On the Nairobi Peace process

President Kagame also spoke about the Nairobi meetings and their outcomes, stating that while Rwanda supports the process but the challenge remains committing to what countries agree on.

“Things keep changing even after the meetings. What we have agreed in the meetings, when we are out of the meetings, things start changing. We have had three meetings in Nairobi, two of which I attended,”

“The second one, which I did not attend but in which I was represented by the Foreign Affairs minister, I think had reached a good way of dealing with the problem and that was ceasefire -those forces to stop fighting and secondly, the political process continuous in Nairobi,” President Kagame said.

Shifting goal posts

President Kagame said that during the first meeting, it was agreed that the third issue would be addressing the problem of FDLR but before the second meeting, DRC shifted goal posts and reneged on what had been agreed upon, all of a sudden saying that the DRC government will not talk to M23.

“The DRC government started saying ‘no, we are not going to talk to M23 because these are terrorists. So, all of a sudden, terrorists were born and as an excuse, to not continue the political process,”

“So, terrorists, if they are terrorists, why would you fight terrorists as you call them, and the same time go looking for an ethnic group that is related to these ‘terrorists. How can you brand an ethnic group a terrorist group? This sounds crazy. You can’t do that,” President Kagame said.

In the third meeting, the same things were discussed but this time they agree on an East African Force which will go to Congo to ensure that the ceasefire that was agreed upon holds and allows the political process to take place.

“The political processes are very important actually for me and I guess for everyone else. They come first. This is why I was saying you just don’t keep fighting and expect to find a solution for a political crisis or governance problems,” President Kagame said.

He pointed out that there is a need for people to understand that resolving the political issues is a precursor to resolving the conflict. The subsequent meetings focused on the deployment of the joint force, which DRC said it doesn’t want Rwanda to be part of.
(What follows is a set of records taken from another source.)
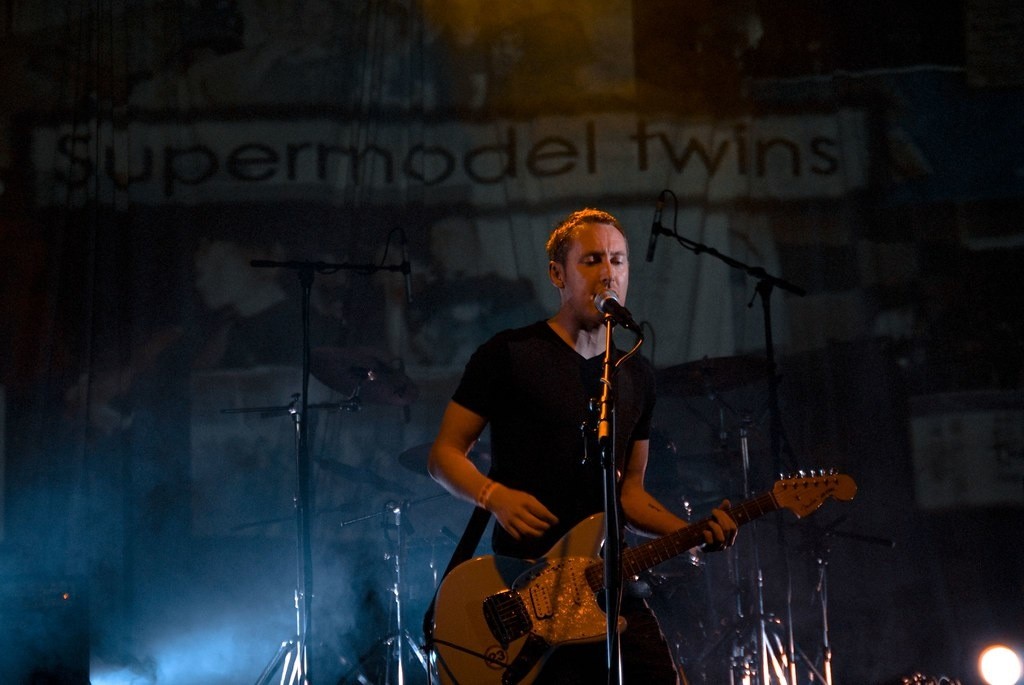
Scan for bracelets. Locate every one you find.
[477,479,498,509]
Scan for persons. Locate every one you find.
[425,208,739,685]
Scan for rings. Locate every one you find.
[719,543,727,550]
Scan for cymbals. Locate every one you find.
[399,440,492,478]
[644,424,668,477]
[317,458,416,495]
[652,354,775,397]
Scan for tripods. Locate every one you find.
[254,263,404,685]
[334,491,452,685]
[685,416,832,685]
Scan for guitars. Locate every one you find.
[433,466,858,685]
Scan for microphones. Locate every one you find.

President Kagame said that he made it clear that Rwanda has no problem not being part of the force if that is what it takes but the President of DRC went on to talk about it as if it is a victory.

“Victory will come when you have solved this crisis or these political problems, not just because you could not allow Rwanda. Rwanda is not asking for it, it is not complaining about it,”
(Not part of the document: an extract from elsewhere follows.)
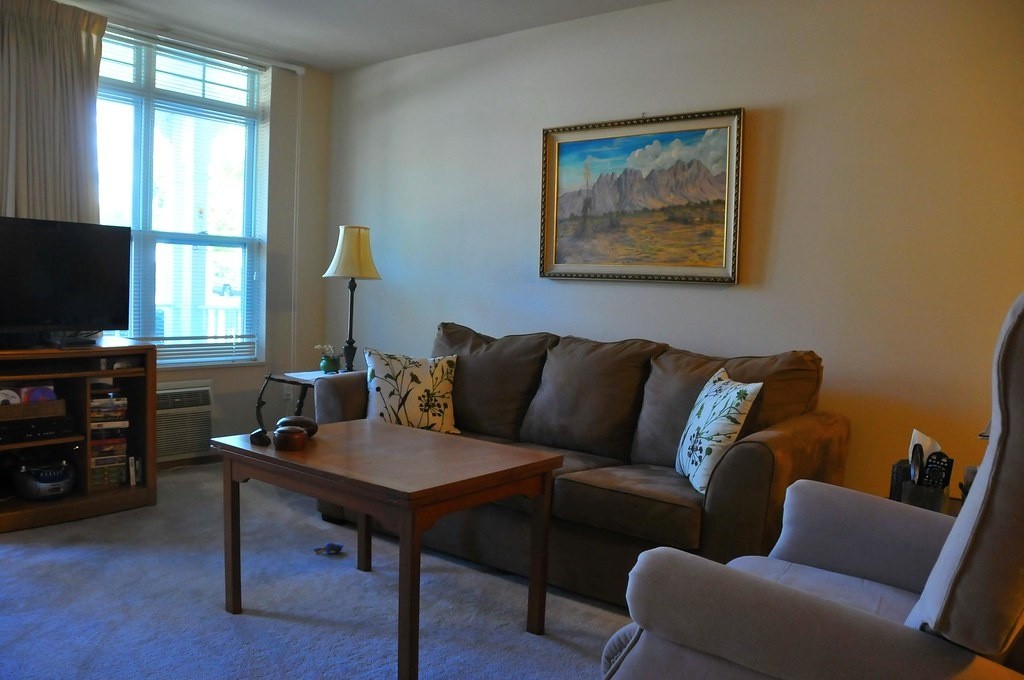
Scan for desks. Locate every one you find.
[265,370,347,416]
“But this is a big catch here, if you don’t address security concerns of Rwanda you have a problem on your hands,” President Kagame said.

He pointed out that Rwanda wishes for peace in the region and DRC in particular but it cannot sit back and watch as it is continuously provoked or as the Congolese government continues to work with FDLR.

President Kagame added that his Congolese counterpart is well aware of these issues, which go way back before he came to power, because he has extensively discussed them with him to no avail.

He added that Rwanda has her own issues to deal with and cannot have time and resources to interfere in the affairs of another country.

“We need peace and we need peace for both of us. There needs to be peace in Rwanda, there needs to be peace in DRC. Therefore, we should we give each other peace.

He pointed out that it is not not acceptable for DRC to support FDLR to cross into Rwandan territory or to give them means to shell Rwanda and kill her citizens.

“I wish for the best for both of us, DR Congo and Rwanda. But if the best doesn’t come, it should always find me prepared for the worst,” President Kagame said.